Research

3q29 deletion syndrome

The 3q29 deletion is a rare 1.6 Mb deletion on chromosome 3. 3q29 deletion syndrome affects approximately 1 in every 30,000 individuals, and typically arises de novo, meaning the deletion is not inherited from either parent. This deletion is associated with a wide range of physical, neurodevelopmental, and psychiatric health concerns, ranging from reduced birthweight and congenital heart defects to intellectual disability, autism, and schizophrenia.

3q29 duplication syndrome

The 3q29 duplication is the inverse of the 3q29 deletion. It is a rare 1.6 Mb duplication on chromosome 3. The prevalence of the 3q29 duplication in the general population is unknown, with estimates ranging from 1 in 75,000 to 1 in 8,000 individuals. 3q29 duplication syndrome is not well-understood, but existing data suggests that it is associated with physical, neurodevelopmental, and psychiatric phenotypes, including obesity, seizures, and developmental delay.

Knowledge gaps

As we collect more data, we will continue to develop our understanding of the phenotypic spectrum of 3q29 deletion syndrome and 3q29 duplication syndrome. However, the mechanism(s) underlying the diverse phenotypes observed in 3q29 deletion syndrome and 3q29 duplication syndrome are unknown. It is unclear which gene or genes in the 3q29 interval are driving the associated phenotypes, and what cell types are affected. Molecular investigations of the 3q29 interval will shed light on the mechanistic consequences of these genetic changes, and will provide guidance for future therapeutic studies.

My research

My research aims to address some of the knowledge gaps surrounding the 3q29 deletion and duplication.
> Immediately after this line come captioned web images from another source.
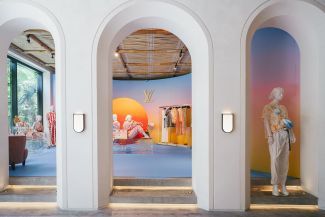 Louis Vuitton Nammos Store In Mykonos, Greece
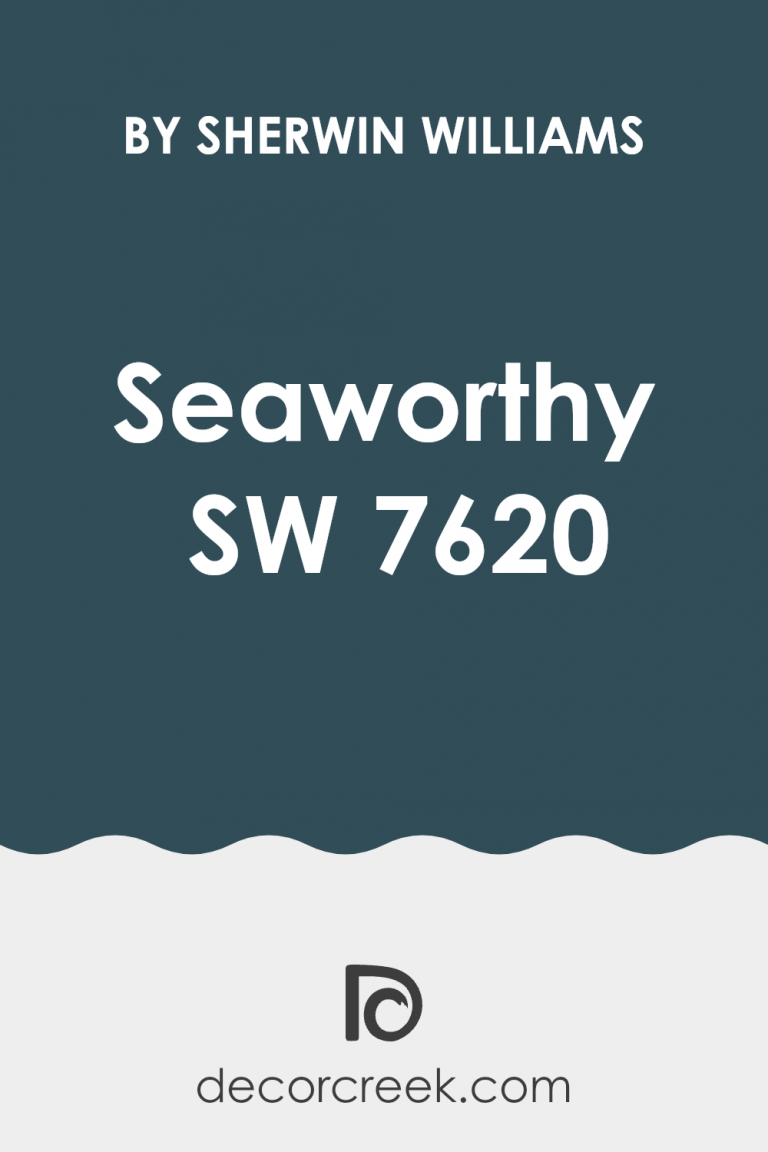 Seaworthy SW 7620 Paint Color by Sherwin Williams - DecorCreek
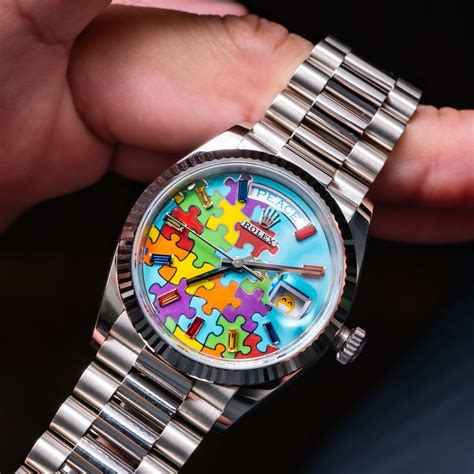 rolex puzzle watch price|rolex watch pricing guide.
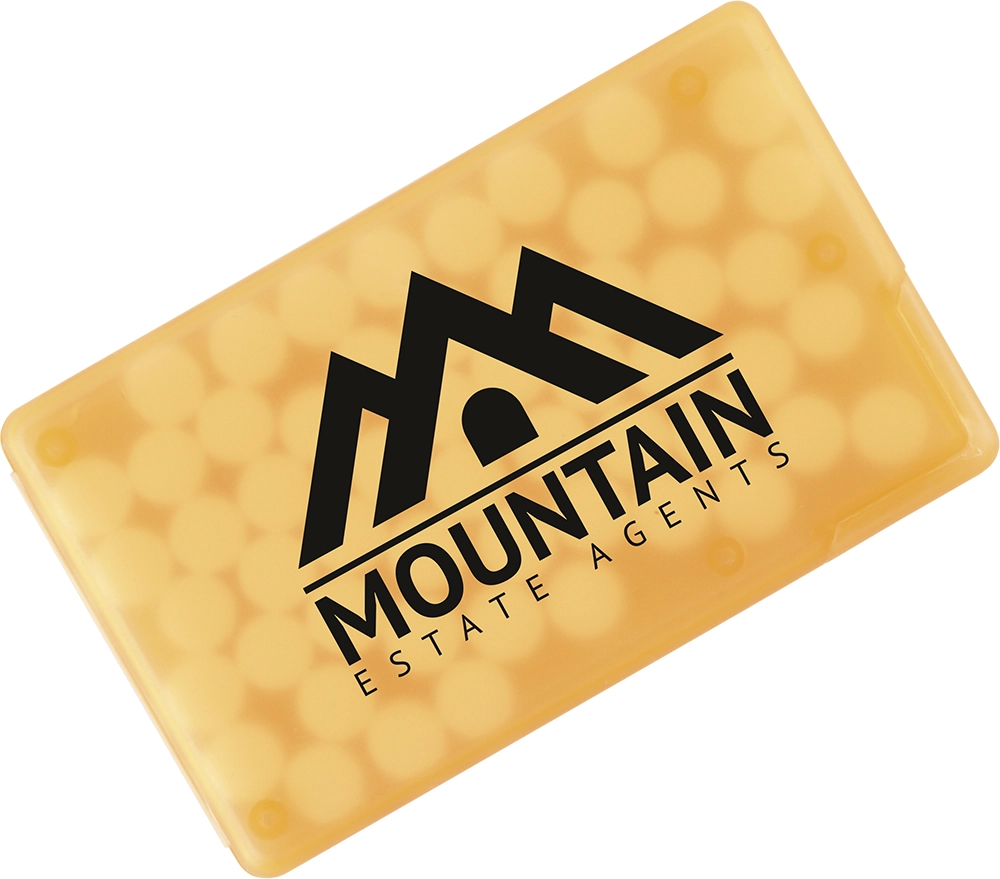 Mint Card - Credit Card Shaped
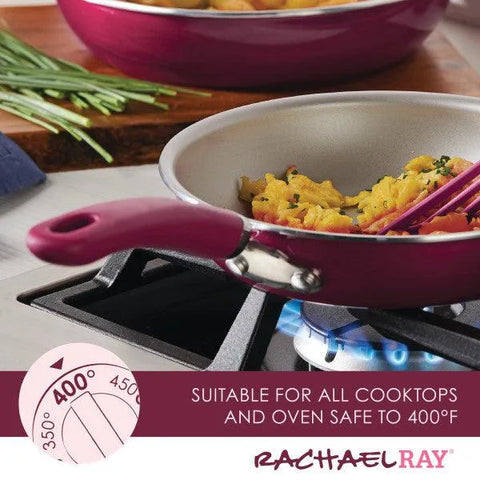 Nonstick Induction Deep Frying Pans
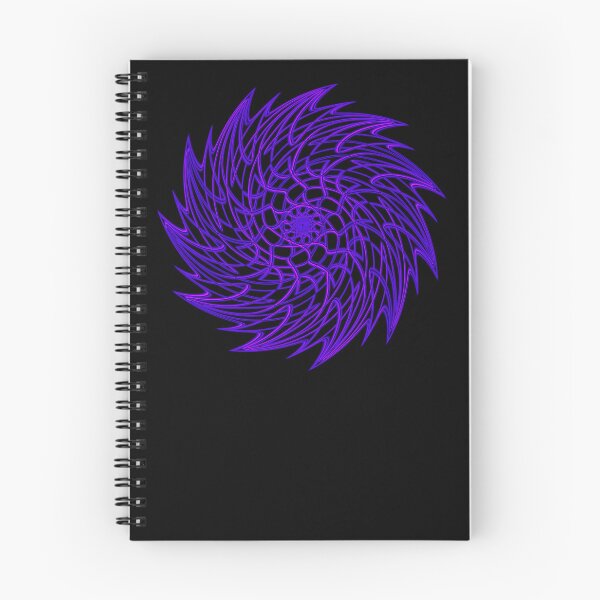 Item preview, Pinstripe Sawblade Mandala  designed and sold by FalcoSkyWolf.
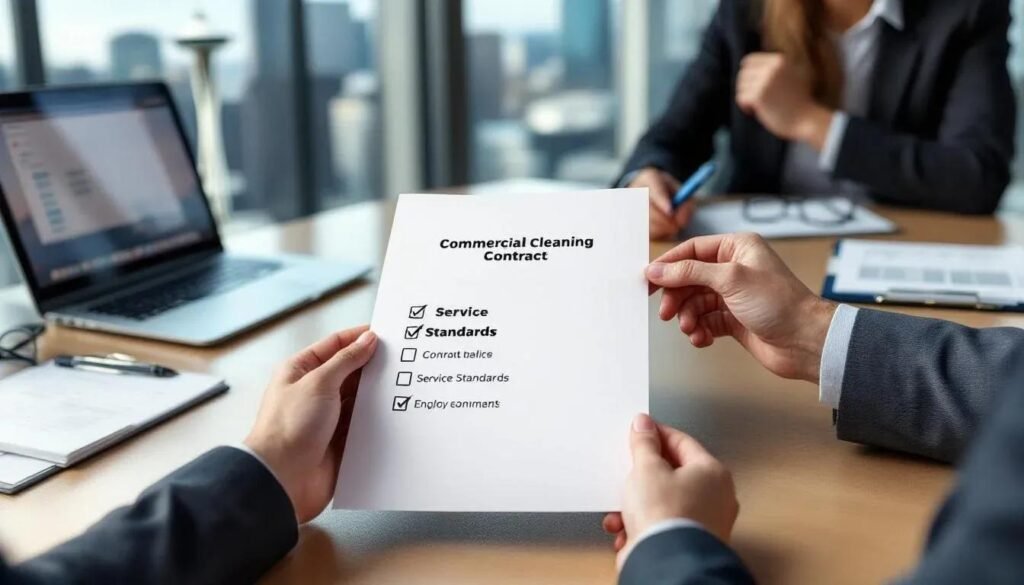 Seattle Commercial Cleaning Contracts Negotiating Clear Service Standards 1770621062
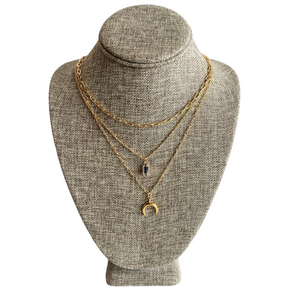 Farrah B Layer Jubilee Necklace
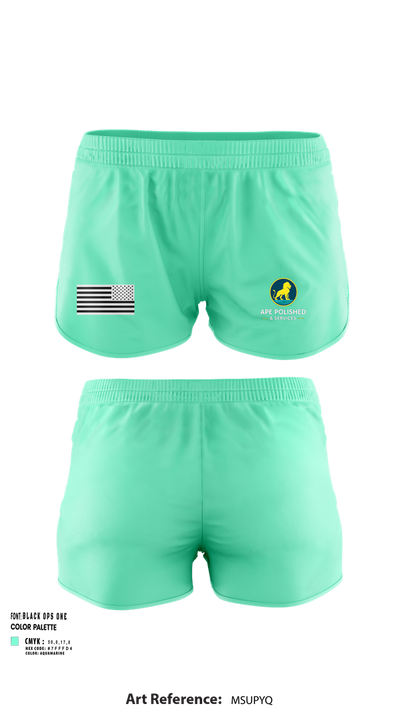 APE Polish & Service 44310358 Ranger Panties - 24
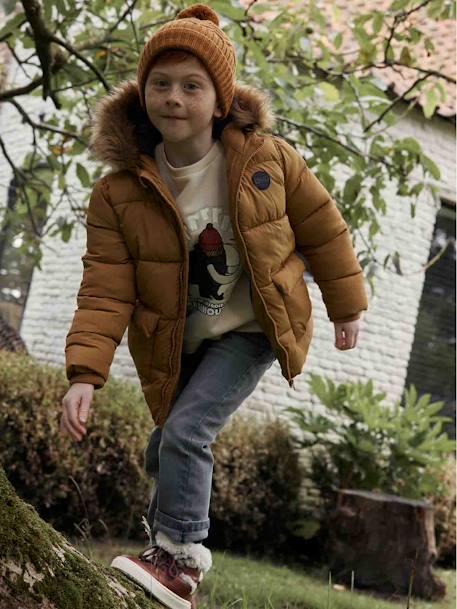 Manteau enfant garçon - Vestes & Manteaux pour garçons - vertbaudet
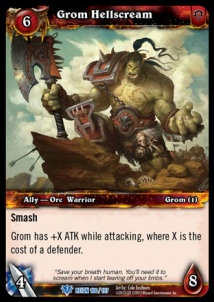 Grom Hellscream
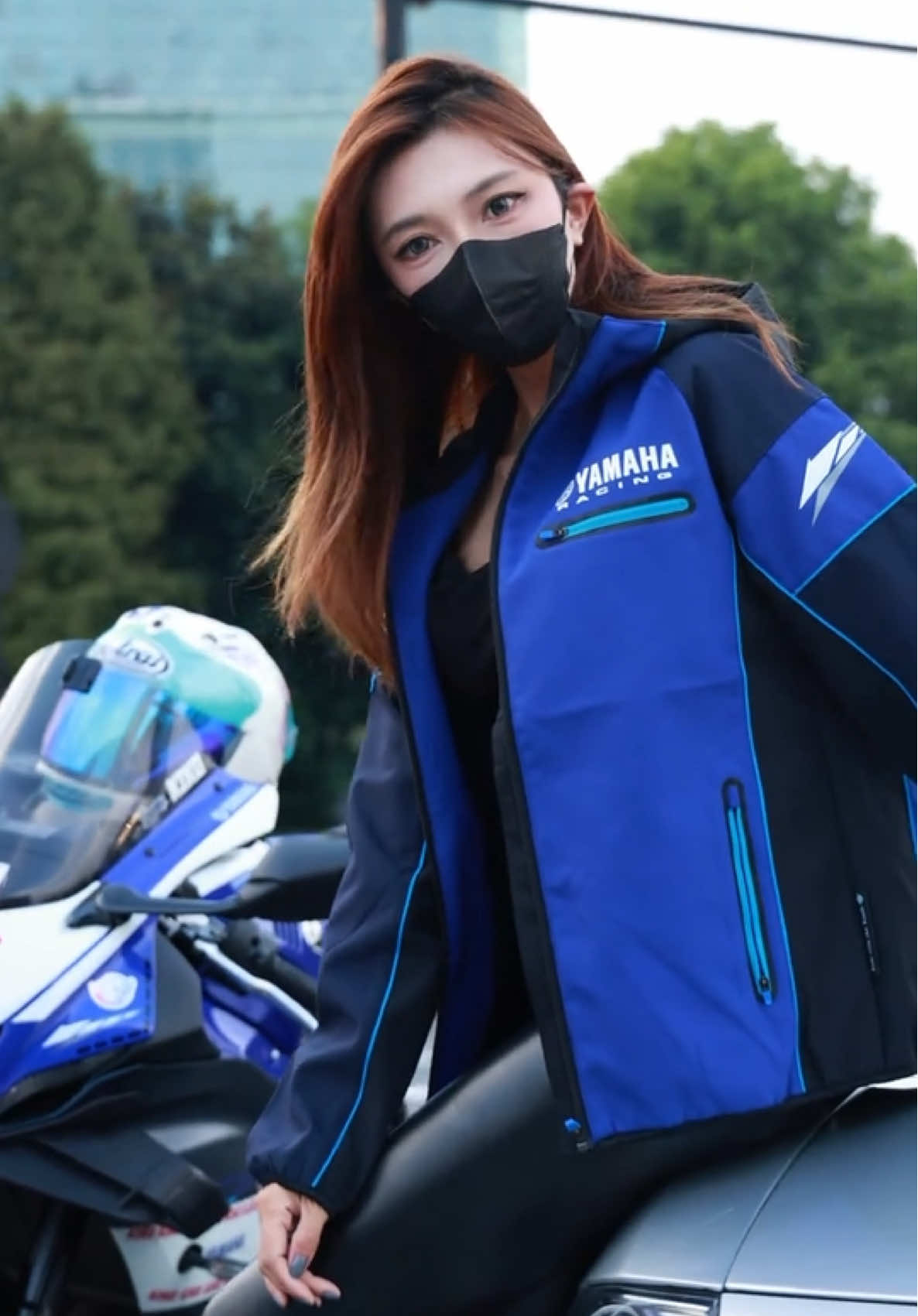 Không phải là bạn không có cô ấy bên cạnh, chỉ là bạn không đi xe Yamaha #機車 #YamahaR7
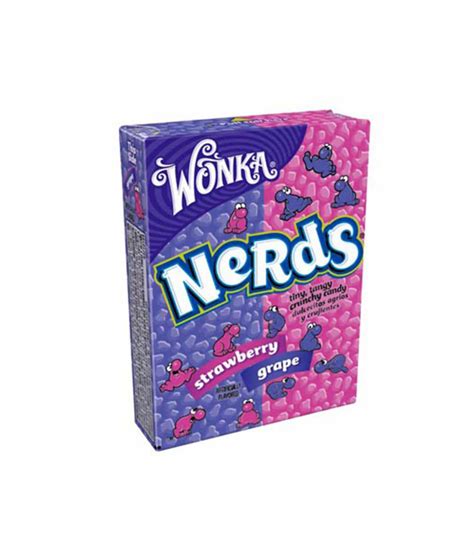 Buy Wonka Nerds Grape Strawberry 47g Solidpop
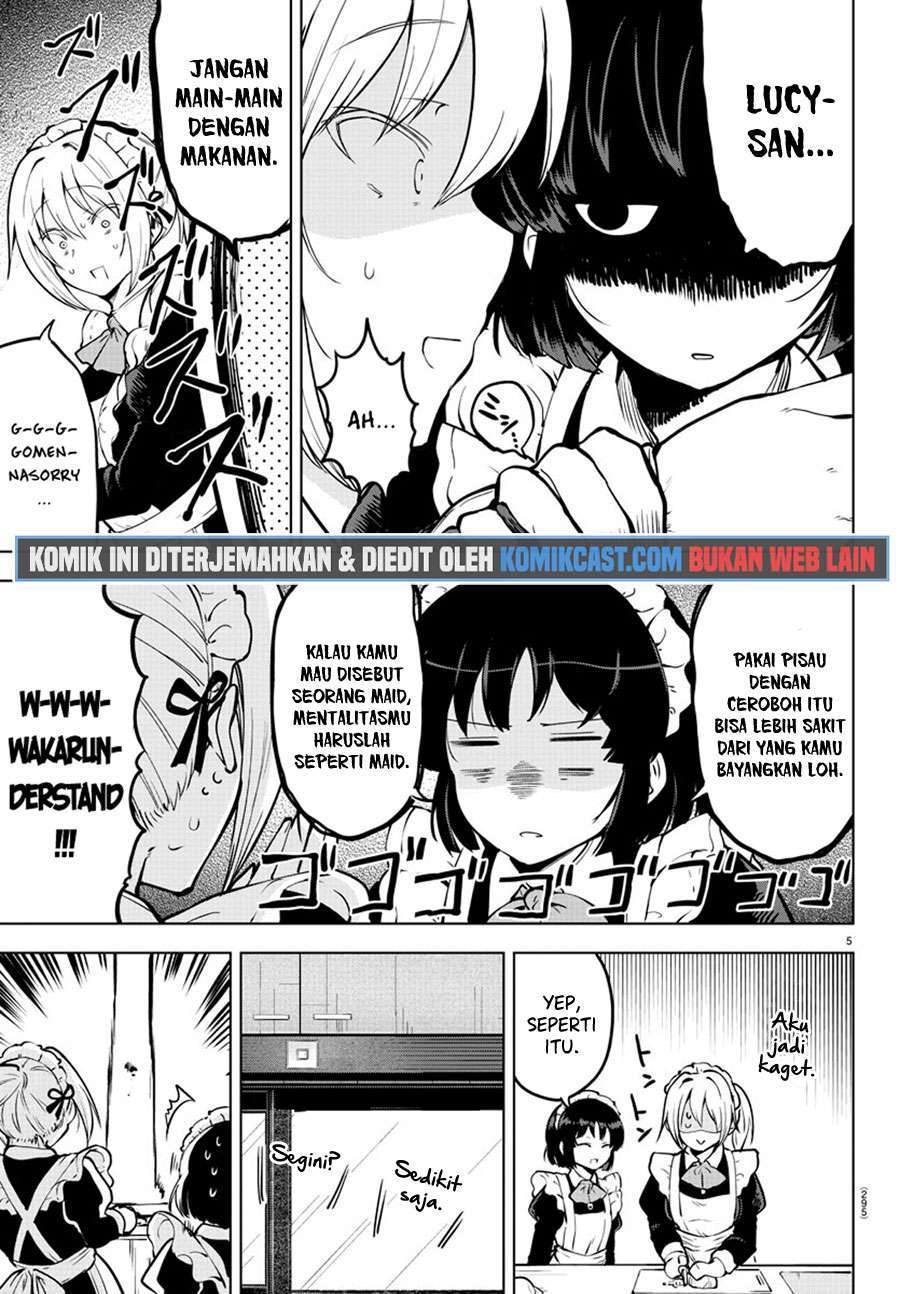 Meika-san Can’t Conceal Her Emotions Chapter 28 Gambar 8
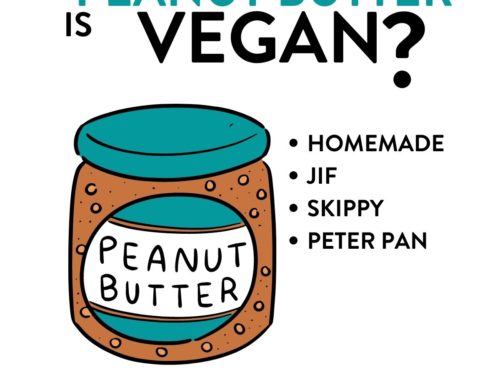 Is Peanut Butter Vegan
As a member of the Mulle lab, I have access to a wealth of resources to investigate both the clinical and molecular consequences of these genetic changes. My research uses a combination of clinical and registry data, collected from the target cohort of individuals with 3q29 deletion syndrome and 3q29 duplication syndrome to date, a mouse model of the 3q29 deletion, and patient-derived induced pluripotent stem cell models. With this combination of techniques, I can advance our understanding of the mechanisms underlying the 3q29 deletion and duplication, and correlate those mechanisms to clinical phenotypes.